OBON is a Japanese Budhist custom, honoring the spirits of loved one's who have past. It is celebrated in Japan during the summer months of July or August (depending on which prefecture) and usually lasts 3 days.
It is believed at this time, the spirits of ancestor's will return to homes lit with a welcoming light, and will leave again on the third day. Families gather, homes are cleaned, and alters are adorned with delicious snacks, fruit, and flowers.
Obon takes place in the hottest months of Summer, and the traditional kimono is created in a light cotton textile, called a yukata.
The waist is wrapped in a stiff, sash type belt called a obi, and the back is tide into a beautiful bow.
Shoes are a sandal type clog, called geta, and the bag is a traditional basket based, drawstring, called kinchaku.
The hair is adorned with beautiful handmade hair accessories called, kanzashi.
Kanzashi are usually floral in design, and often worn corresponding to the appropriate season.

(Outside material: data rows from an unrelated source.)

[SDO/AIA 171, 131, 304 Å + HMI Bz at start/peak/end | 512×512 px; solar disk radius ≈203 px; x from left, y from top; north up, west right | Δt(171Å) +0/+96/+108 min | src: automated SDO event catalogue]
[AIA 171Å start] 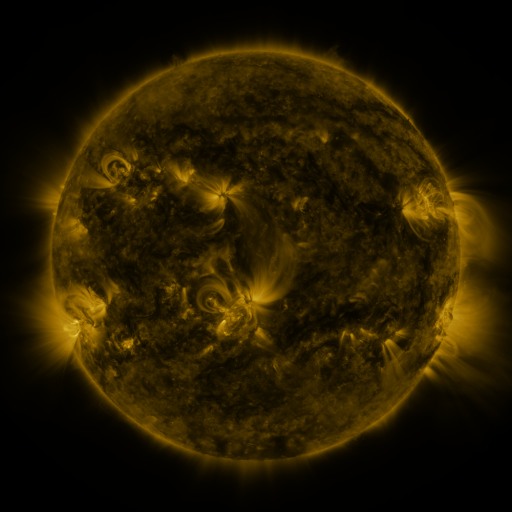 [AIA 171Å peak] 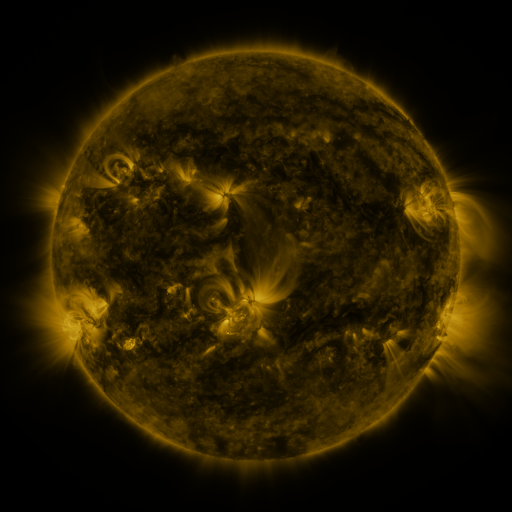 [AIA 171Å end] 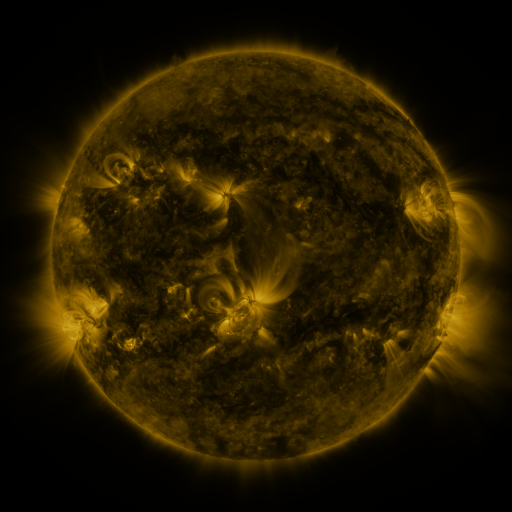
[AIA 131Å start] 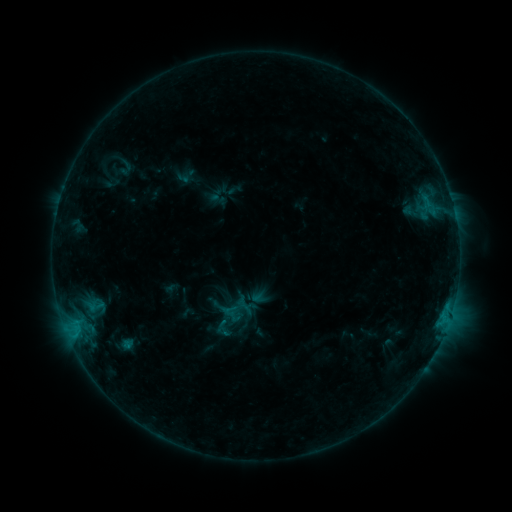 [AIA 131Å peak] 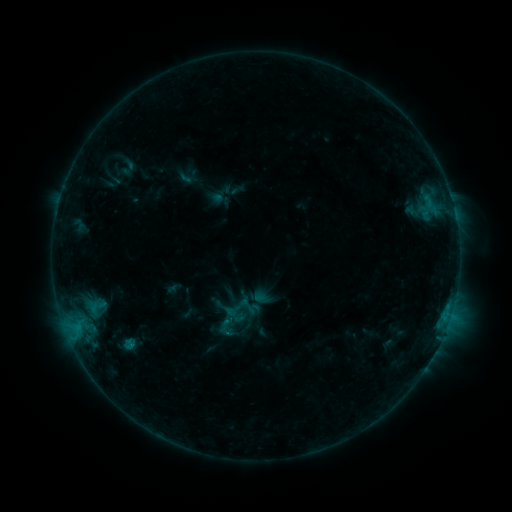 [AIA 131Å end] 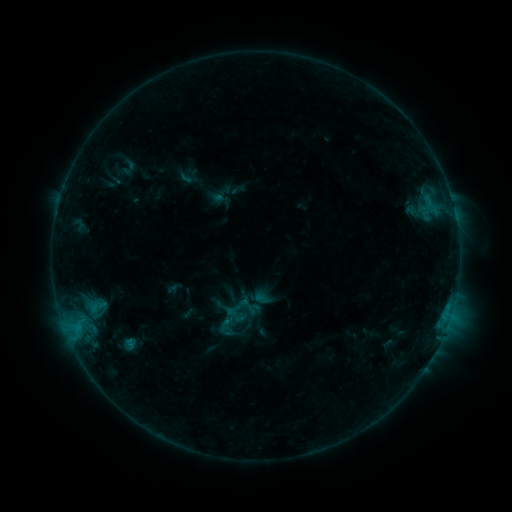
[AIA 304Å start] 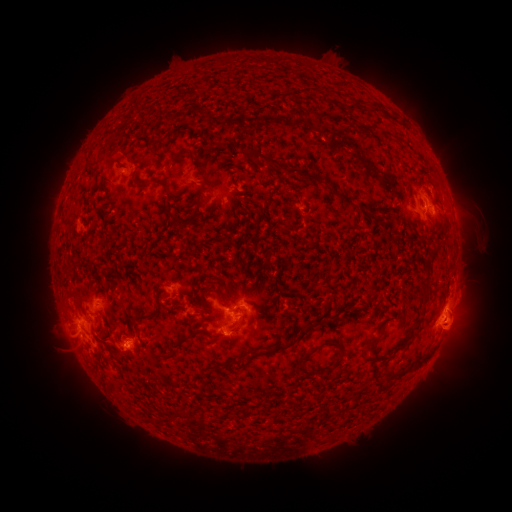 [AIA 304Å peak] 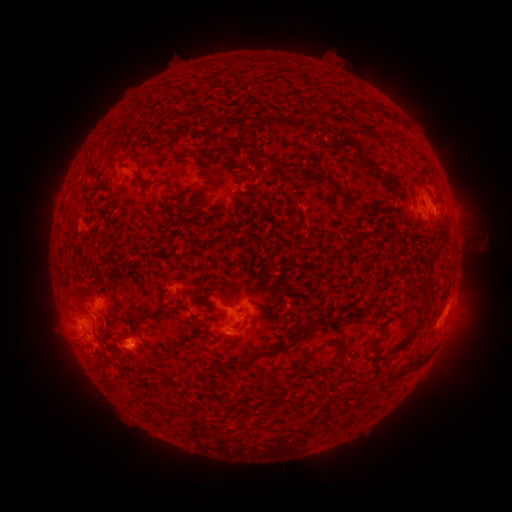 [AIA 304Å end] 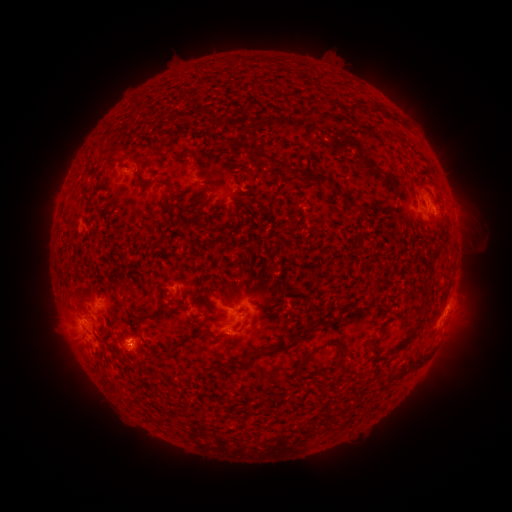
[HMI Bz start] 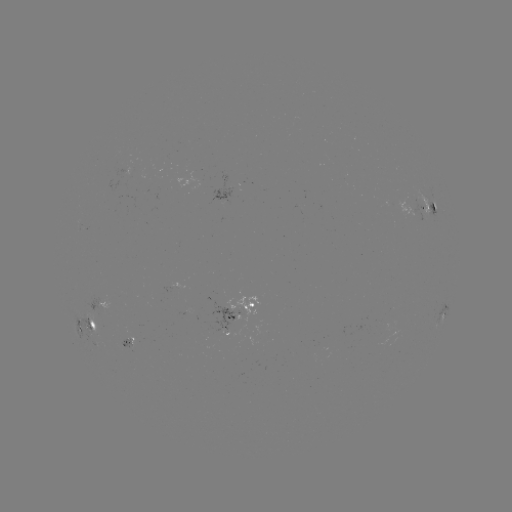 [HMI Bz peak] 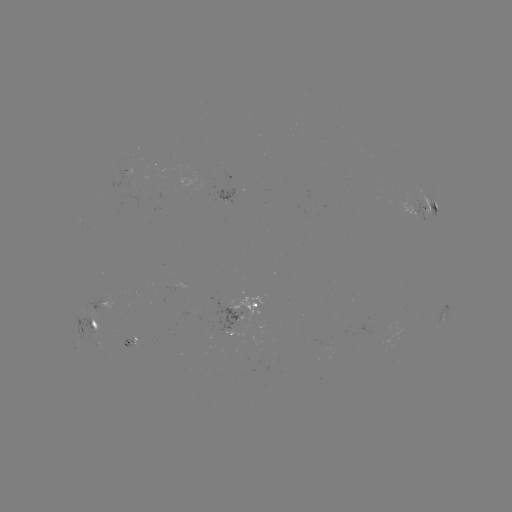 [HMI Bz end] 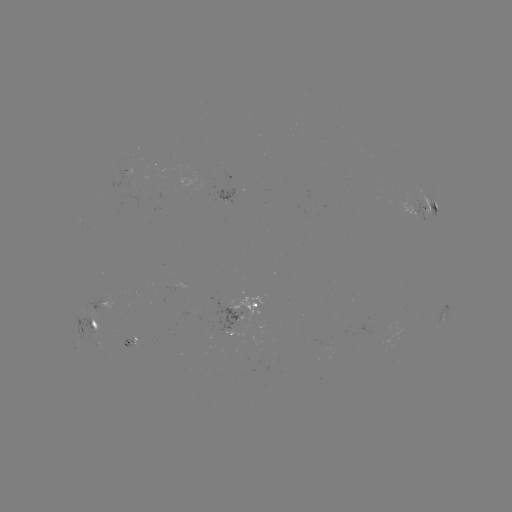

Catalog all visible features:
emerging-flux region: (238, 321)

When I wear a yukata, it is a reminder in the power of clothing on one's composure, thoughts, and demeanor. The clothes demand certain character traits to emerge. For example, walking in a yukata requires you to shorten your steps, and angle your feet inwards. If you do not walk this way, the yukata will open, and unravel. The obi belt is restricting on the abdomen and puts a pressure around the waist that finds me less open in my movement. In general, I find myself behaving much more demure, and introverted. However, in the restriction creates a great deal of mystery mixed with beauty that finds me intrigued by the power of the things we wear.